_WORK INSTRUCTIONS_: Your response should consist of the full data, set down exactly.

Collected data entries:
--- START ---
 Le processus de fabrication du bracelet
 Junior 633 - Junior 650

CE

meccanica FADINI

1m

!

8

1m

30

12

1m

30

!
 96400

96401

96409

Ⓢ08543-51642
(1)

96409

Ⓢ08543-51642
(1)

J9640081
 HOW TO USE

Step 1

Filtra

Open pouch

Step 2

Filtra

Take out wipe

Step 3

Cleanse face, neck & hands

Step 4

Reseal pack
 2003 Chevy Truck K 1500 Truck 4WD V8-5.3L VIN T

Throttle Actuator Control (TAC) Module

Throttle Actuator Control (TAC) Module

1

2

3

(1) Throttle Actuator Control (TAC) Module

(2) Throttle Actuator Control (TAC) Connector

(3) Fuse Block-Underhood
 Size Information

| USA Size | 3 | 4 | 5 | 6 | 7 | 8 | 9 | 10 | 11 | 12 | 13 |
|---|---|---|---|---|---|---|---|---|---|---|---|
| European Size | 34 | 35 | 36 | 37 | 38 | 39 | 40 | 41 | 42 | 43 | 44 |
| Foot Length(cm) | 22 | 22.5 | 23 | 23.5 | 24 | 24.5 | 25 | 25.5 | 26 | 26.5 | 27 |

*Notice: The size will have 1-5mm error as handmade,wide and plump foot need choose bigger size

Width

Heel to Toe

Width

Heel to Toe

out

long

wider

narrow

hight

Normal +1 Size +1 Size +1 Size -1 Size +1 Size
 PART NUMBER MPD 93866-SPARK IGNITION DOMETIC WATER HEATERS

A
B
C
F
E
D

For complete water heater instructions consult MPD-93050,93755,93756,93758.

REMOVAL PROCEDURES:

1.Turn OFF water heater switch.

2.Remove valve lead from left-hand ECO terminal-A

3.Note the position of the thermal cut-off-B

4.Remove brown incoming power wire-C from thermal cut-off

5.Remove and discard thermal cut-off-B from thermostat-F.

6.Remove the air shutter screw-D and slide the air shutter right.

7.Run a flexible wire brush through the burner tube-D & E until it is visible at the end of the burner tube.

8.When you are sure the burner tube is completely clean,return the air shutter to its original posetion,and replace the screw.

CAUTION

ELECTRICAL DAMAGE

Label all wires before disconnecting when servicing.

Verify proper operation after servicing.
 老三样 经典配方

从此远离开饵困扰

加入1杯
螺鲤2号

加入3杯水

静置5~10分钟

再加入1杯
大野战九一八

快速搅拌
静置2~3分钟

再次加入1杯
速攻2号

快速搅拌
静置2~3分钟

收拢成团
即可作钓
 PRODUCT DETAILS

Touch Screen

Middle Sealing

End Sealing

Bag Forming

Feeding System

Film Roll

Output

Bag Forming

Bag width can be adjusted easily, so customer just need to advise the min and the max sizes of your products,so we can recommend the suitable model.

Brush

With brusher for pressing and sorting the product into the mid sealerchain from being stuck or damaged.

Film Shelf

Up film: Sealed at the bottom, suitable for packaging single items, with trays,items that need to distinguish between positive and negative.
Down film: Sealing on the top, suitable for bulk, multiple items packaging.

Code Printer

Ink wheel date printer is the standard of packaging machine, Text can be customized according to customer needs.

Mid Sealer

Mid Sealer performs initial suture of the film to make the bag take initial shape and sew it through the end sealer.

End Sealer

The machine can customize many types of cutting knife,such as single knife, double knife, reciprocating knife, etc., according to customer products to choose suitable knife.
--- END ---
_WRITTEN ANSWER_:
 Le processus de fabrication du bracelet
 Junior 633 - Junior 650

CE

meccanica FADINI

1m

!

8

1m

30

12

1m

30

!
 96400

96401

96409

Ⓢ08543-51642
(1)

96409

Ⓢ08543-51642
(1)

J9640081
 HOW TO USE

Step 1

Filtra

Open pouch

Step 2

Filtra

Take out wipe

Step 3

Cleanse face, neck & hands

Step 4

Reseal pack
 2003 Chevy Truck K 1500 Truck 4WD V8-5.3L VIN T

Throttle Actuator Control (TAC) Module

Throttle Actuator Control (TAC) Module

1

2

3

(1) Throttle Actuator Control (TAC) Module

(2) Throttle Actuator Control (TAC) Connector

(3) Fuse Block-Underhood
 Size Information

| USA Size | 3 | 4 | 5 | 6 | 7 | 8 | 9 | 10 | 11 | 12 | 13 |
|---|---|---|---|---|---|---|---|---|---|---|---|
| European Size | 34 | 35 | 36 | 37 | 38 | 39 | 40 | 41 | 42 | 43 | 44 |
| Foot Length(cm) | 22 | 22.5 | 23 | 23.5 | 24 | 24.5 | 25 | 25.5 | 26 | 26.5 | 27 |

*Notice: The size will have 1-5mm error as handmade,wide and plump foot need choose bigger size

Width

Heel to Toe

Width

Heel to Toe

out

long

wider

narrow

hight

Normal +1 Size +1 Size +1 Size -1 Size +1 Size
 PART NUMBER MPD 93866-SPARK IGNITION DOMETIC WATER HEATERS

A
B
C
F
E
D

For complete water heater instructions consult MPD-93050,93755,93756,93758.

REMOVAL PROCEDURES:

1.Turn OFF water heater switch.

2.Remove valve lead from left-hand ECO terminal-A

3.Note the position of the thermal cut-off-B

4.Remove brown incoming power wire-C from thermal cut-off

5.Remove and discard thermal cut-off-B from thermostat-F.

6.Remove the air shutter screw-D and slide the air shutter right.

7.Run a flexible wire brush through the burner tube-D & E until it is visible at the end of the burner tube.

8.When you are sure the burner tube is completely clean,return the air shutter to its original posetion,and replace the screw.

CAUTION

ELECTRICAL DAMAGE

Label all wires before disconnecting when servicing.

Verify proper operation after servicing.
 老三样 经典配方

从此远离开饵困扰

加入1杯
螺鲤2号

加入3杯水

静置5~10分钟

再加入1杯
大野战九一八

快速搅拌
静置2~3分钟

再次加入1杯
速攻2号

快速搅拌
静置2~3分钟

收拢成团
即可作钓
 PRODUCT DETAILS

Touch Screen

Middle Sealing

End Sealing

Bag Forming

Feeding System

Film Roll

Output

Bag Forming

Bag width can be adjusted easily, so customer just need to advise the min and the max sizes of your products,so we can recommend the suitable model.

Brush

With brusher for pressing and sorting the product into the mid sealerchain from being stuck or damaged.

Film Shelf

Up film: Sealed at the bottom, suitable for packaging single items, with trays,items that need to distinguish between positive and negative.
Down film: Sealing on the top, suitable for bulk, multiple items packaging.

Code Printer

Ink wheel date printer is the standard of packaging machine, Text can be customized according to customer needs.

Mid Sealer

Mid Sealer performs initial suture of the film to make the bag take initial shape and sew it through the end sealer.

End Sealer

The machine can customize many types of cutting knife,such as single knife, double knife, reciprocating knife, etc., according to customer products to choose suitable knife.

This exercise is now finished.